Vom Unglück zum Glücksfall
»Hypergentrifizierung – geil«, dachte sich die grüne Wirtschaftssenatorin, denn man gibt sich gern weltstädtisch, und die SPD verfiel sofort in einen Wir-sind-wieder-wer-Rausch. Doch die Anwohnenden protestieren, die LINKE Basis ist auch dagegen und der zuständige Bezirk Kreuzberg verweigerte die Baugenehmigung. Dann kam Corona. Benko, der auch sich selbst dieses Jahr nur bescheidene 100 Millionen Euro Dividende auszahlt, kündigte die verlustbedingte Schließung diverser Kaufhäuser in Berlin an – es sei denn, der Senat ließe ihn vier Milliarden Euro in bislang nicht genehmigte Hochhäuser versenken.
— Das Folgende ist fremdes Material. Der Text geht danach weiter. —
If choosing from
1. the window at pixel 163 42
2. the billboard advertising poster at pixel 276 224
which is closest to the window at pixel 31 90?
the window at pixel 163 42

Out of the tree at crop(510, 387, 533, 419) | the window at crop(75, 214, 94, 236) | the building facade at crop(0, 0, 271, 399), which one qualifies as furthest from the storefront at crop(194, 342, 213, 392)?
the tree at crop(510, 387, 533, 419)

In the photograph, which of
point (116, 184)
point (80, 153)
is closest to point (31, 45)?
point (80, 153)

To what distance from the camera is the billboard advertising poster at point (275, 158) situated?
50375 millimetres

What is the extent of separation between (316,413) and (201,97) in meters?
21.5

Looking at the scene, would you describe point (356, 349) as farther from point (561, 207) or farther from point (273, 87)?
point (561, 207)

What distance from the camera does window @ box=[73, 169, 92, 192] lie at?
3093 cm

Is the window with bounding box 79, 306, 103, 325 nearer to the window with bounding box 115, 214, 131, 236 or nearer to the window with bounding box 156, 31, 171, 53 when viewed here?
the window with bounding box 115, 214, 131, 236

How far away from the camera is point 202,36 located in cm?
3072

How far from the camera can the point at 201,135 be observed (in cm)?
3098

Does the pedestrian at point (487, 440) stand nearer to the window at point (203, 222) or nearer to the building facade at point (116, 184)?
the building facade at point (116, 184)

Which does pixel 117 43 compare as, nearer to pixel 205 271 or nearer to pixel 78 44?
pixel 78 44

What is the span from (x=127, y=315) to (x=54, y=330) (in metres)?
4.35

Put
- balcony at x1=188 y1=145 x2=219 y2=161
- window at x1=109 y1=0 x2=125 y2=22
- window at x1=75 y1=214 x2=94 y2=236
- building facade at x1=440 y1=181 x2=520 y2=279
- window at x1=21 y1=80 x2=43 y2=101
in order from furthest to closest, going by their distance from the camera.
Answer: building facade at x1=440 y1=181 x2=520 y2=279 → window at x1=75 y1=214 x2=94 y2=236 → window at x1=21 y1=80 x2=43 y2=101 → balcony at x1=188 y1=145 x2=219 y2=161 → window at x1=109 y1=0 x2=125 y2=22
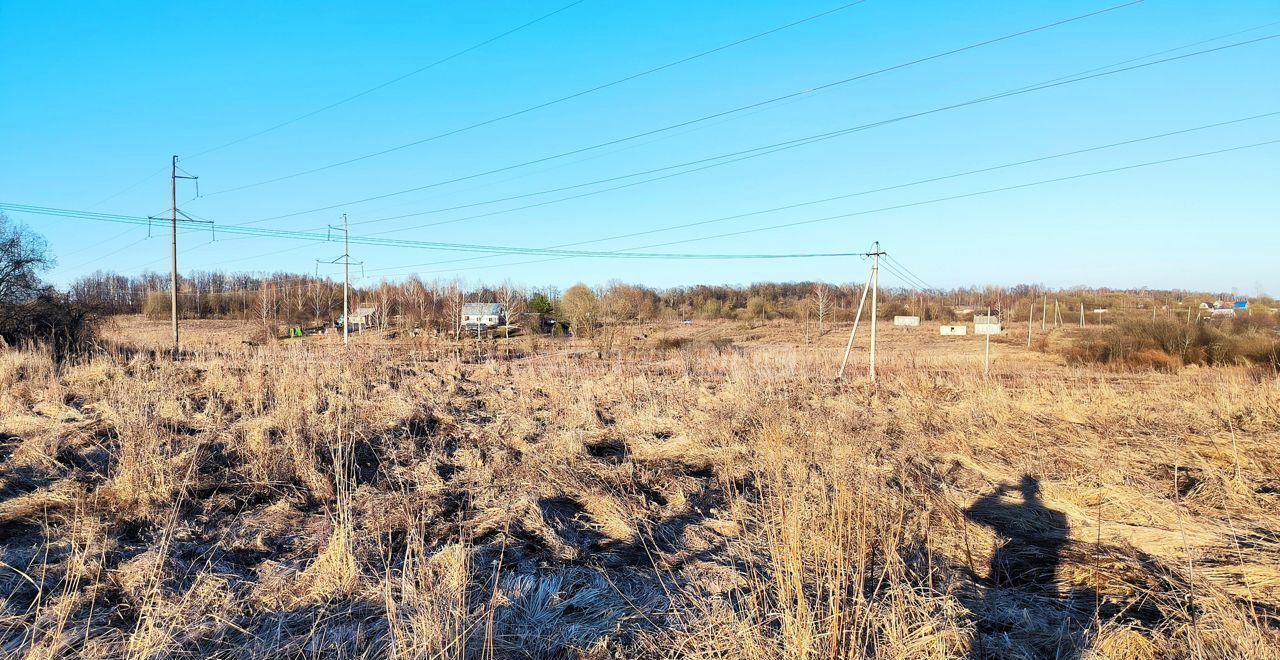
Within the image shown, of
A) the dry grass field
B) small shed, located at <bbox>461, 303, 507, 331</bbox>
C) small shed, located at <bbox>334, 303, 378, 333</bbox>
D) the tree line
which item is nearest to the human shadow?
the dry grass field

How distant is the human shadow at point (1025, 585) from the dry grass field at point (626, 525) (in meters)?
0.02

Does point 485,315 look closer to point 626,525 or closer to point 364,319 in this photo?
point 364,319

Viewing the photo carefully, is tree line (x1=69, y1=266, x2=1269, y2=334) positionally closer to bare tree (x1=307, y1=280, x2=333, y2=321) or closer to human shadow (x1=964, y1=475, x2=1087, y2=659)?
bare tree (x1=307, y1=280, x2=333, y2=321)

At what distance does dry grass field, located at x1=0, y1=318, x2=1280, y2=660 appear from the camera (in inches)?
126

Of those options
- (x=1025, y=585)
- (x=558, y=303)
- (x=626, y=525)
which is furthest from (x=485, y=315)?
(x=1025, y=585)

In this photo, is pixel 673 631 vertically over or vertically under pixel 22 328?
under

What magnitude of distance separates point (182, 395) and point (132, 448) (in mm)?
4418

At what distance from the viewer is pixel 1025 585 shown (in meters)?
4.23

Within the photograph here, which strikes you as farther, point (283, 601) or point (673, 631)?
point (283, 601)

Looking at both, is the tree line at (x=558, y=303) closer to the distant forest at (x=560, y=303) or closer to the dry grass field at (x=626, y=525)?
the distant forest at (x=560, y=303)

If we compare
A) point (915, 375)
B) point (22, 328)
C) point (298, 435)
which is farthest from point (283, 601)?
point (22, 328)

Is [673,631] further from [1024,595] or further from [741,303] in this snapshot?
[741,303]

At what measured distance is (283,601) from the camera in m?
3.76

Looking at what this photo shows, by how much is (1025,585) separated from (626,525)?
2829 mm
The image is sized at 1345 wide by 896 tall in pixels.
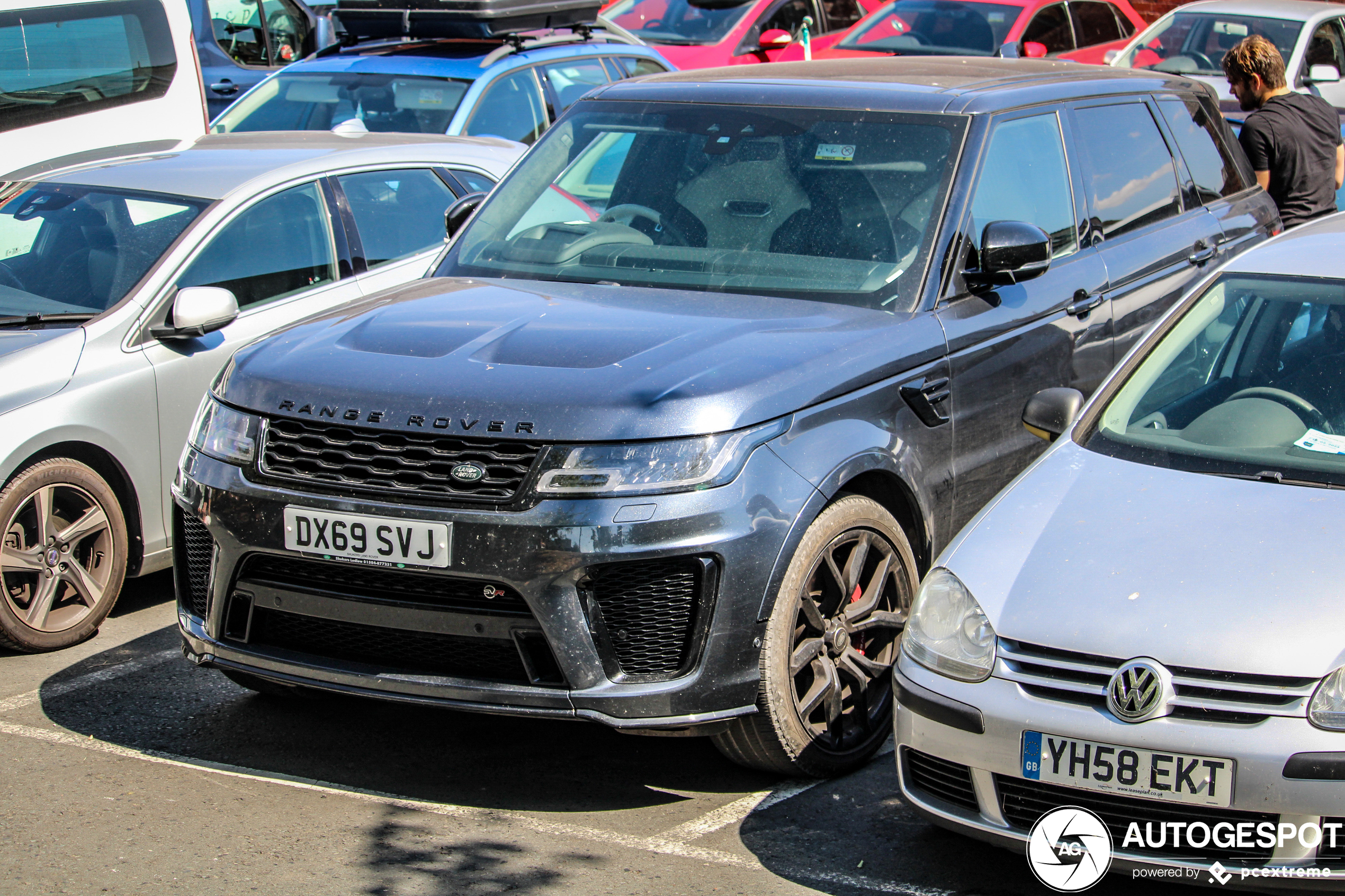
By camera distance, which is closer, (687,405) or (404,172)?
(687,405)

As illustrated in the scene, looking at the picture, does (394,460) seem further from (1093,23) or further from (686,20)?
(1093,23)

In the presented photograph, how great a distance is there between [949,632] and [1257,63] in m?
6.03

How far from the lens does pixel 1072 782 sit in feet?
11.7

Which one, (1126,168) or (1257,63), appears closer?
(1126,168)

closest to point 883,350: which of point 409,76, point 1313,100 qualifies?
point 1313,100

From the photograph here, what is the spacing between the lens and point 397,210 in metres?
7.30

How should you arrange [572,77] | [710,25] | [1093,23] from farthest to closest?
[1093,23], [710,25], [572,77]

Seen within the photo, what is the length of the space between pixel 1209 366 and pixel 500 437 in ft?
7.09

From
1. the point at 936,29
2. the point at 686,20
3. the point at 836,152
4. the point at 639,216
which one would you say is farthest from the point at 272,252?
the point at 936,29

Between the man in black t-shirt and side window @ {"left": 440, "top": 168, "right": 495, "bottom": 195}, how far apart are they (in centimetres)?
411

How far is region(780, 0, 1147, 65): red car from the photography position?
16156 millimetres

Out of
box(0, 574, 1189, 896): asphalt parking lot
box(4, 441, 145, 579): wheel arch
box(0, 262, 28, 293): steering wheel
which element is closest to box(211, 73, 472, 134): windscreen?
box(0, 262, 28, 293): steering wheel

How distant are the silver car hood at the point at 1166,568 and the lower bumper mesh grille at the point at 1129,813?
32 cm

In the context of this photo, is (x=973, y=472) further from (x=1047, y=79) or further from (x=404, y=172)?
(x=404, y=172)
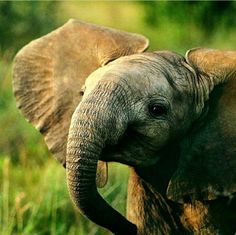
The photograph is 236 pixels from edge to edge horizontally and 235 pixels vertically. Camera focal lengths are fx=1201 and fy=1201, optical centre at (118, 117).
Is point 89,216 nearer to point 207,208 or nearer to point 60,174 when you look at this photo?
point 207,208

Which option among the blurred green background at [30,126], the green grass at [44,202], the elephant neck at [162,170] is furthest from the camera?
the blurred green background at [30,126]

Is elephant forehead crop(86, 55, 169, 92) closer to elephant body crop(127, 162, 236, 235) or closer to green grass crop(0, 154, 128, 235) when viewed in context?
elephant body crop(127, 162, 236, 235)

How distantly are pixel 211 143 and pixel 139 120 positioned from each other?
0.40 m

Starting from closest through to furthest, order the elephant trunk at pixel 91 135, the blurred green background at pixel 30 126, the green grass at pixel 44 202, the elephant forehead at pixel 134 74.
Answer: the elephant trunk at pixel 91 135
the elephant forehead at pixel 134 74
the green grass at pixel 44 202
the blurred green background at pixel 30 126

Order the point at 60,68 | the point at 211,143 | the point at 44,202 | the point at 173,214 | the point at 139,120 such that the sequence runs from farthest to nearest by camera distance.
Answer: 1. the point at 44,202
2. the point at 60,68
3. the point at 173,214
4. the point at 211,143
5. the point at 139,120

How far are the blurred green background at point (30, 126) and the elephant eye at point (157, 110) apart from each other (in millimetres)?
1103

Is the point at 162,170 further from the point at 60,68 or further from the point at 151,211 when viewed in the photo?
the point at 60,68

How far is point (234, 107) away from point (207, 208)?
0.35 meters

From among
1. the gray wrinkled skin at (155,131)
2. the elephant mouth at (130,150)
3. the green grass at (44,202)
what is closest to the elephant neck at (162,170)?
the gray wrinkled skin at (155,131)

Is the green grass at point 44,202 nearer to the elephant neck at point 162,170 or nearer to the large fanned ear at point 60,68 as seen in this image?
the large fanned ear at point 60,68

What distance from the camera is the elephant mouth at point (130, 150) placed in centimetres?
358

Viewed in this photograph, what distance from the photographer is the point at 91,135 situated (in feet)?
11.0

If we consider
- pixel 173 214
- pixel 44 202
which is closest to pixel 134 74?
pixel 173 214

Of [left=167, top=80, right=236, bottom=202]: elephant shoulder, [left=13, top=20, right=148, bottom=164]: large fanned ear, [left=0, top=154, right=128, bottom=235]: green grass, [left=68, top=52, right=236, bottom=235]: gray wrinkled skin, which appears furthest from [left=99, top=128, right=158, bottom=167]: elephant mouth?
[left=0, top=154, right=128, bottom=235]: green grass
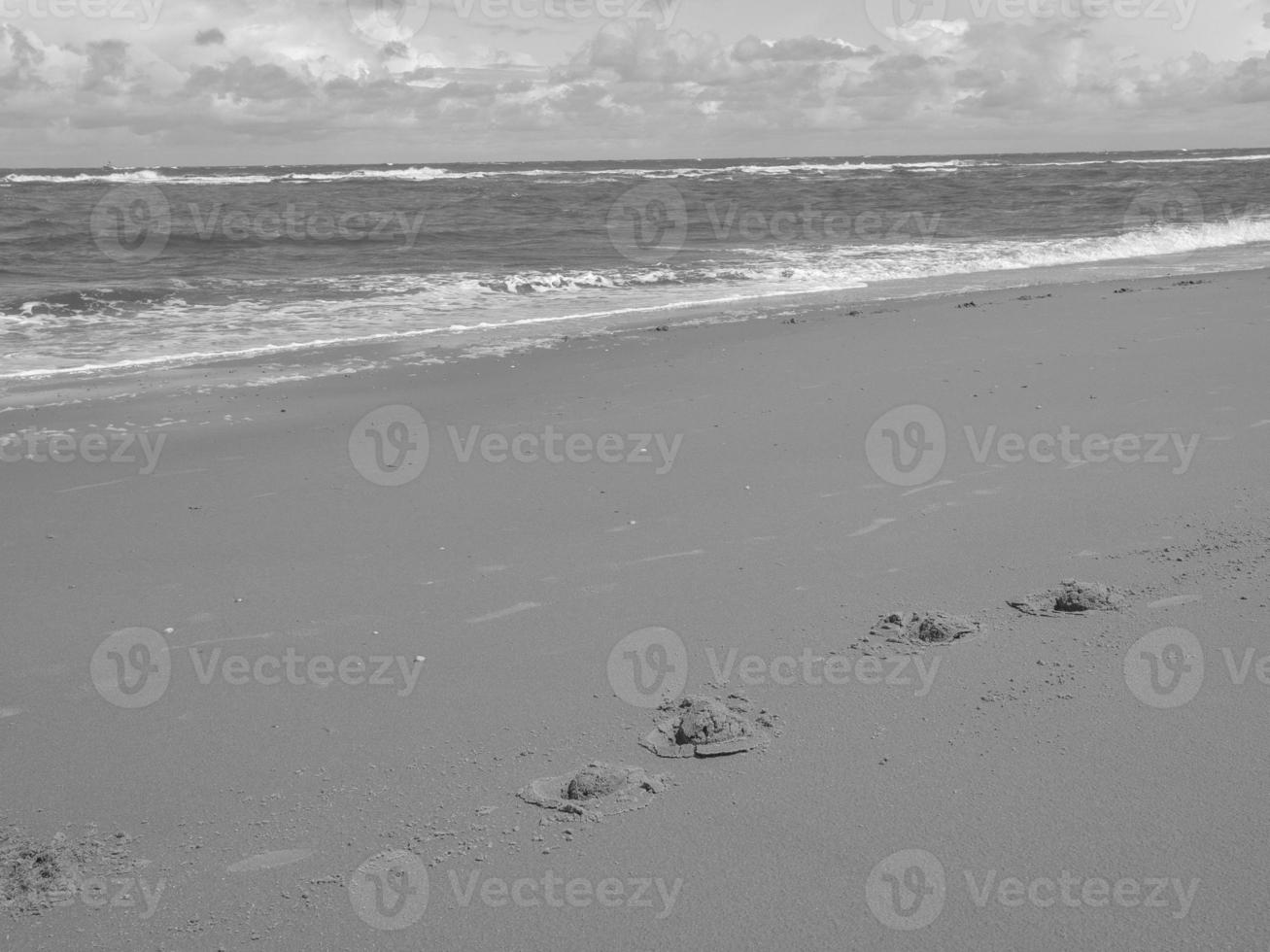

So wurde aus dem Unglück doch noch ein Glücksfall: Benko gibt einigen der Beschäftigten durch den befristeten Weiterbetrieb sowieso profitabler Filialen ein Gnadenbrot und schenkt der Stadt dafür noch drei Leuchtturmprojekte. Den Stolz über den erfolgreichen Deal konnte dann auch LINKE-Senator Klaus Lederer nicht mehr verbergen.
Der mildtätige Milliardär
Der mildtätige Milliardär engagiert sich nicht nur für seine Angestellten und die Aufwertung von Problemkiezen, auch beim Klimaschutz ist Benko weit vorn. Ohne Gegenleistung spendete er Berlin bereits 80 Meter sicheren Radweg – durch den Innenhof von Karstadt. Die CO2-Bilanz seines Hochhausmonsters ließe sich leicht ausgleichen, wenn dafür der Autoverkehr vom angrenzenden Hermannplatz umgelenkt wird. Eine Idee, die die Lokalpolitik dankbar aufgreift. Dass Benkos Nachhaltigkeitskonzept so gut ankommt, ist kein Zufall. Schließlich hat ihn die Firma des bekanntesten ehemaligen Grünen-Politikers Joschka Fischer Consulting dabei unterstützt.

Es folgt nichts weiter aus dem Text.